- **Quoted text**
In [3]:
{
 "cells": [
  {
   "cell_type": "markdown",
   "metadata": {},
   "source": [
    "# Exploratory Data Analysis (EDA) for Benin Solar Dataset\n",
    "\n",
    "This notebook performs EDA on the Benin solar dataset, including summary statistics, missing value analysis, outlier detection, cleaning, time series analysis, and visualizations as per Task 2 requirements."
   ]
  },
  {
   "cell_type": "code",
   "execution_count": '',
   "metadata": {},
   "outputs": [],
   "source": [
    "import pandas as pd\n",
    "import numpy as np\n",
    "import matplotlib.pyplot as plt\n",
    "import seaborn as sns\n",
    "from scipy.stats import zscore\n",
    "import warnings\n",
    "warnings.filterwarnings('ignore')\n",
    "%matplotlib inline\n",
    "\n",
    "# Load the dataset\n",
    "df = pd.read_csv('data/benin.csv')\n",
    "\n",
    "# Convert Timestamp to datetime\n",
    "df['Timestamp'] = pd.to_datetime(df['Timestamp'])"
   ]
  },
  {
   "cell_type": "markdown",
   "metadata": {},
   "source": [
    "## 1. Summary Statistics & Missing Values"
   ]
  },
  {
   "cell_type": "code",
   "execution_count": '',
   "metadata": {},
   "outputs": [],
   "source": [
    "# Summary statistics\n",
    "print('Summary Statistics:')\n",
    "print(df.describe())\n",
    "\n",
    "# Missing values\n",
    "print('\\nMissing Values:')\n",
    "missing = df.isna().sum()\n",
    "print(missing)\n",
    "\n",
    "# Columns with >5% missing\n",
    "print('\\nColumns with >5% Missing Values:')\n",
    "missing_pct = df.isna().mean()\n",
    "print(missing_pct[missing_pct > 0.05])"
   ]
  },
  {
   "cell_type": "markdown",
   "metadata": {},
   "source": [
    "## 2. Outlier Detection & Cleaning"
   ]
  },
  {
   "cell_type": "code",
   "execution_count": '',
   "metadata": {},
   "outputs": [],
   "source": [
    "# Z-scores for key columns\n",
    "key_cols = ['GHI', 'DNI', 'DHI', 'ModA', 'ModB', 'WS', 'WSgust']\n",
    "z_scores = df[key_cols].apply(zscore, nan_policy='omit')\n",
    "outliers = (z_scores.abs() > 3).any(axis=1)\n",
    "print(f'Number of outlier rows (|Z|>3): {outliers.sum()}')\n",
    "\n",
    "# Impute missing values with median for key columns\n",
    "for col in key_cols:\n",
    "    df[col].fillna(df[col].median(), inplace=True)\n",
    "\n",
    "# Drop remaining rows with missing values in critical columns\n",
    "df_clean = df.dropna(subset=['GHI', 'DNI', 'DHI'])\n",
    "\n",
    "# Export cleaned data\n",
    "df_clean.to_csv('data/benin_clean.csv', index=False)\n",
    "print('Cleaned data saved to data/benin_clean.csv')"

- **Task list**
**1)** Answer these questions about the Benin solar notebook:
(a) From which file path is the dataset loaded?
(b) What condition marks a row as an outlier?
(c) To which file is the cleaned data exported?
**2)** Write the next part of the Benin solar notebook, starting right after its final line.

[Stored records]
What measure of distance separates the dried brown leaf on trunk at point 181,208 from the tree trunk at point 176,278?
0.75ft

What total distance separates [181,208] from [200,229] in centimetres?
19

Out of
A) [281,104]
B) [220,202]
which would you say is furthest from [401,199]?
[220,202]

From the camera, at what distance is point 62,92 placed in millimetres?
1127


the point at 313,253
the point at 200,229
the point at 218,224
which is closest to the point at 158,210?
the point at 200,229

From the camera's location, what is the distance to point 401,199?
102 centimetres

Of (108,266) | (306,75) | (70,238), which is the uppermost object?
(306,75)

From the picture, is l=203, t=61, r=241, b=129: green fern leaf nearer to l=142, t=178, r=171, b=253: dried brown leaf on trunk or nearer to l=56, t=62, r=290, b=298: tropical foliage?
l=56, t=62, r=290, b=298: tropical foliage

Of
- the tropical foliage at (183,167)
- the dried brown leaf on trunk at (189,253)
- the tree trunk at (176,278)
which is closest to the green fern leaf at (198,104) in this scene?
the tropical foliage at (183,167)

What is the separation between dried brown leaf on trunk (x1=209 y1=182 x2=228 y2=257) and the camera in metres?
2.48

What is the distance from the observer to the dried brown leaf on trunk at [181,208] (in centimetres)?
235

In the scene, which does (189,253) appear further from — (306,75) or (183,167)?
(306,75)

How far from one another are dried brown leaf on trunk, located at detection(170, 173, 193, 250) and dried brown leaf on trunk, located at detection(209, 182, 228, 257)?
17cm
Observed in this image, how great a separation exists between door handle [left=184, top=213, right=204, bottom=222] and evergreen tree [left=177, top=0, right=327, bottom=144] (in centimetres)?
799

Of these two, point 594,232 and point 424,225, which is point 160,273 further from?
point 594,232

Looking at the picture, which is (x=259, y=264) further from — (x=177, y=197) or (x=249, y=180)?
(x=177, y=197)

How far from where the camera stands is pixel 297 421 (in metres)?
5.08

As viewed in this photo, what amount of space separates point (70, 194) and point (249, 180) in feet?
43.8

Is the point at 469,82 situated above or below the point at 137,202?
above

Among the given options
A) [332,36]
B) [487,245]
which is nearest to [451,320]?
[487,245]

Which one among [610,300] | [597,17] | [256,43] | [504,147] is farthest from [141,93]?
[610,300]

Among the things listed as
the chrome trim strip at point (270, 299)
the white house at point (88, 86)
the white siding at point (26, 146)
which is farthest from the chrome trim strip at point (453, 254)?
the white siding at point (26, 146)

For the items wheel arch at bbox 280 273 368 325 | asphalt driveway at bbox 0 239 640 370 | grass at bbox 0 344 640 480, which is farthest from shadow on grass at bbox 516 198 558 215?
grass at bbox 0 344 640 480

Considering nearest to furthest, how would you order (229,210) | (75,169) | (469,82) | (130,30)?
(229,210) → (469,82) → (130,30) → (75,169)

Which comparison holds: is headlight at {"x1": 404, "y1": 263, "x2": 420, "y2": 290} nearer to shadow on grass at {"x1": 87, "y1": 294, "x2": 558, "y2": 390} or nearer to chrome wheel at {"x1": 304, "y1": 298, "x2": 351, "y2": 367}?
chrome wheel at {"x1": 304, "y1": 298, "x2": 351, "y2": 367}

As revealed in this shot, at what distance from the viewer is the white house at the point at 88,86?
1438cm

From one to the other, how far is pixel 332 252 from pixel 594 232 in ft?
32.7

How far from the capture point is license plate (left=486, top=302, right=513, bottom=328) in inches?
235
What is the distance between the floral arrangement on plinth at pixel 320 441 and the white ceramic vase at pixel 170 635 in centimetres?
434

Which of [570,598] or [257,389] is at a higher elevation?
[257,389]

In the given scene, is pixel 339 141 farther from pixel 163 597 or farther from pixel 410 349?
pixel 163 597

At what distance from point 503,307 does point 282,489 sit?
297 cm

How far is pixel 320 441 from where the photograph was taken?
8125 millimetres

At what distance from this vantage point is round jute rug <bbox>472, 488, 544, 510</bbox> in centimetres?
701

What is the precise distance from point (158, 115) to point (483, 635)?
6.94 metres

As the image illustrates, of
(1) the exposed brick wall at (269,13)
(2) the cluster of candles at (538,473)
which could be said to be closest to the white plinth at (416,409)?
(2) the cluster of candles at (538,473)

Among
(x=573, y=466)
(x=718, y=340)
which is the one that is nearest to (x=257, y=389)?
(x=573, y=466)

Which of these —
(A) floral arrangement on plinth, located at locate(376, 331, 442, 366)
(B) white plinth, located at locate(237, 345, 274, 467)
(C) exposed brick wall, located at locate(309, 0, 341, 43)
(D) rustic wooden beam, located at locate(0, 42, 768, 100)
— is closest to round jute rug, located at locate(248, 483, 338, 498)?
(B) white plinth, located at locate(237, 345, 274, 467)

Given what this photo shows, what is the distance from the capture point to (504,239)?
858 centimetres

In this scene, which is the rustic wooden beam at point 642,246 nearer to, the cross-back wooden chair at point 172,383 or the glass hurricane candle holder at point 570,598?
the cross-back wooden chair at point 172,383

- **Per-task answers**
**1)**
(a) data/benin.csv
(b) The absolute Z-score of any of the key columns is greater than 3.
(c) data/benin_clean.csv

**2)**
   ]
  },
  {
   "cell_type": "markdown",
   "metadata": {},
   "source": [
    "## 3. Time Series Analysis"
   ]
  },
  {
   "cell_type": "code",
   "execution_count": '',
   "metadata": {},
   "outputs": [],
   "source": [
    "# Plot GHI, DNI, DHI, Tamb vs. Timestamp\n",
    "plt.figure(figsize=(12, 8))\n",
    "plt.plot(df_clean['Timestamp'], df_clean['GHI'], label='GHI')\n",
    "plt.plot(df_clean['Timestamp'], df_clean['DNI'], label='DNI')\n",
    "plt.plot(df_clean['Timestamp'], df_clean['DHI'], label='DHI')\n",
    "plt.plot(df_clean['Timestamp'], df_clean['Tamb'], label='Tamb')\n",
    "plt.title('Time Series of Solar Irradiance and Temperature (Benin)')\n",
    "plt.xlabel('Timestamp')\n",
    "plt.ylabel('Value')\n",
    "plt.legend()\n",
    "plt.xticks(rotation=45)\n",
    "plt.tight_layout()\n",
    "plt.show()\n",
    "\n",
    "# Monthly averages\n",
    "df_clean['Month'] = df_clean['Timestamp'].dt.month\n",
    "monthly_avg = df_clean.groupby('Month')[['GHI', 'DNI', 'DHI']].mean()\n",
    "monthly_avg.plot(kind='bar', figsize=(10, 6))\n",
    "plt.title('Monthly Average GHI, DNI, DHI')\n",
    "plt.xlabel('Month')\n",
    "plt.ylabel('Average Value')\n",
    "plt.show()"
   ]
  },
  {
   "cell_type": "markdown",
   "metadata": {},
   "source": [
    "## 4. Cleaning Impact"
   ]
  },
  {
   "cell_type": "code",
   "execution_count": '',
   "metadata": {},
   "outputs": [],
   "source": [
    "# Group by Cleaning flag and plot ModA, ModB\n",
    "if 'Cleaning' in df_clean.columns:\n",
    "    cleaning_impact = df_clean.groupby('Cleaning')[['ModA', 'ModB']].mean()\n",
    "    cleaning_impact.plot(kind='bar', figsize=(8, 6))\n",
    "    plt.title('Average ModA and ModB by Cleaning Status')\n",
    "    plt.xlabel('Cleaning Status')\n",
    "    plt.ylabel('Average Value')\n",
    "    plt.show()"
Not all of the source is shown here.